PASSAGE:

◆ ◆ ◆ ◆ ◆ ◆ ◆

This finding seems well warranted by the evidence. When we keep in mind the direction of the judge as to the answer to the second question, and the difficulty of framing an answer which would express with accuracy, to the satisfaction of all the different jurors, the particulars in which the present condition of the plaintiff was due to violence received at the time of the collision, and the particulars in which it was not caused or affected thereby, and the extent and degree to which the present condition was due to violence, although the jury might be in agreement as to the general effect of the violence and the impairment produced by it, we do not think that the failure of the jury to agree upon the form of an answer, shows that they did not agree in substance upon all the elements that necessarily enter into a proper assessment of damages. There was no error of law in the refusal of the judge to set aside the verdict on this ground. Wakefield v. Wakefield Water Co. 182 Mass. 429. Florence Machine Co. v. Daggett, 135 Mass. 582. Sutherland v. Standard Ins. Co. 87 Iowa, 505, 513. Chicago & Northwestern Railway v. Dunleavy, 129 Ill. 132, 148. Schneider v. Chicago, Burlington & Northern Railroad, 42 Minn. 68.
Another ground on which the plaintiff moved for a new trial was that the “ verdict was irregularly and improperly found, returned, received and recorded.”
It is apparent that all parties acted in good faith after the jury went out, and there is no reason to suppose that the mistake of the officer, in thinking that there had been no agreement and in leaving the papers unsealed upon the desk of the clerk of the court until morning,* injuriously affected the rights of either *58party. Without discussing the facts found by the judge, we are of opinion that the irregularities were not such as made it his duty to set aside the verdict. See Commonwealth v. Carrington, 116 Mass. 37; Nichols v. Nichols, 136 Mass. 256; Commonwealth v. Desmond, 141 Mass. 200; Commonwealth v. Slattery, 147 Mass. 423; Commonwealth v. Gagle, 147 Mass. 576; Commonwealth v. Heden, 162 Mass. 521; Commonwealth v. Edgerton, 200 Mass. 318; Commonwealth v. McCauley, 156 Mass. 49.

◆ ◆ ◆ ◆ ◆ ◆ ◆

RAW DATA:
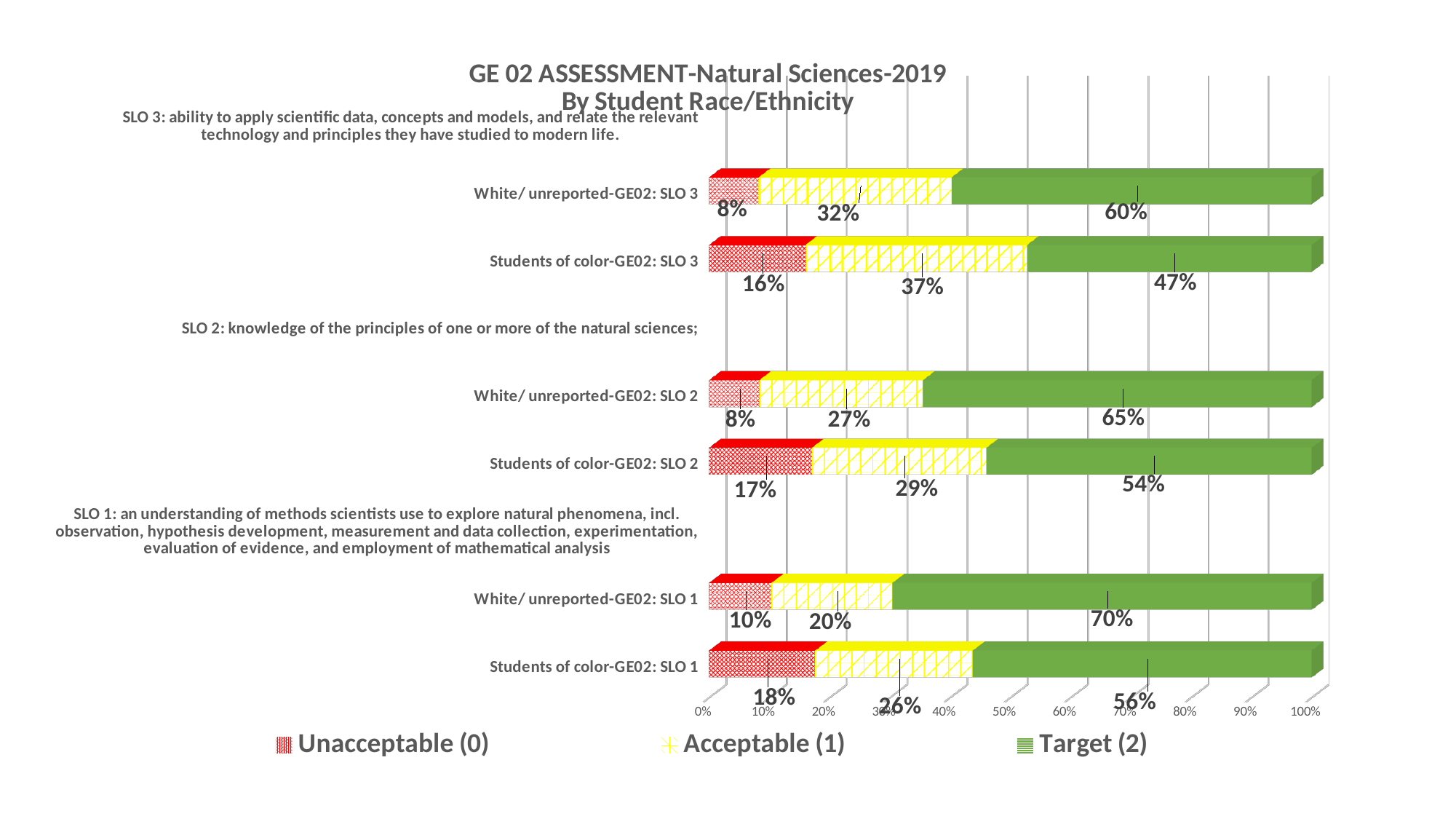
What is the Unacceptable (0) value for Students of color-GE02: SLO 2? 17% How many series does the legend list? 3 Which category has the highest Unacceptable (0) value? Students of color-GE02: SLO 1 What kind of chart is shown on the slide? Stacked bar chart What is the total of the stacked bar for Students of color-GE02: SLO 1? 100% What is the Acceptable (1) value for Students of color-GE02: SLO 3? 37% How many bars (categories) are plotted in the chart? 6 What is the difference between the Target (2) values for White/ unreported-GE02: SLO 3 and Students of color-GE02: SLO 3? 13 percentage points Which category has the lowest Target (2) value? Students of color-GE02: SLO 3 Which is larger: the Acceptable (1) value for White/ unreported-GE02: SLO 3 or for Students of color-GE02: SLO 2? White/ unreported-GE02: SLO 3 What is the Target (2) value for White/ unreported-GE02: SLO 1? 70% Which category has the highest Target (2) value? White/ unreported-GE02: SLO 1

◆ ◆ ◆ ◆ ◆ ◆ ◆

WHAT TO DO:
• 1. Summarize the passage about the jury verdict in two sentences.
• 2. Extend the passage about the jury verdict past its last sentence.

ANSWER SET:
• 1. The court finds that the jury's failure to agree on the form of an answer to the second question does not show that they disagreed in substance on the elements of a proper assessment of damages, so the judge made no error of law in refusing to set aside the verdict on that ground. It also holds that the irregularities the plaintiff cited as another ground for a new trial, including the officer's mistaken belief that there had been no agreement and his leaving the papers unsealed on the clerk's desk until morning, were not such as made it the judge's duty to set aside the verdict.

• 2.
D. H. Coakley, R. H. Sherman, & W. Flaherty, for the plaintiff, submitted a brief. S. H. F. Freund, (F. P. Saltonstall with him,) for the defendant.Exceptions overruled.
Before Schofield, J., the trial judge.
The ear was a closed one with seats running lengthwise on each side. The plaintiff testified that he was thrown from his seat toward the middle of the car by the force of the collision.
An affidavit of one of the counsel for the plaintiff in support of the motion for a new trial stated that such counsel made inquiry of Robert McLeish, the court officer in charge of the jury in the case of Joseph W. Reilly, regarding the custody of the verdict, and that the officer told him that in accordance with his instructions he, late at night, took the papers *58including the formal verdict and answers from the foreman of the jury and put them in an unsealed envelope which he laid upon the clerk’s desk, where, so far as the officer knew, the papers remained until the following morning, when, after a conference with the court, he handed the envelope to the foreman of the jury in order that the verdict might be offered to the court.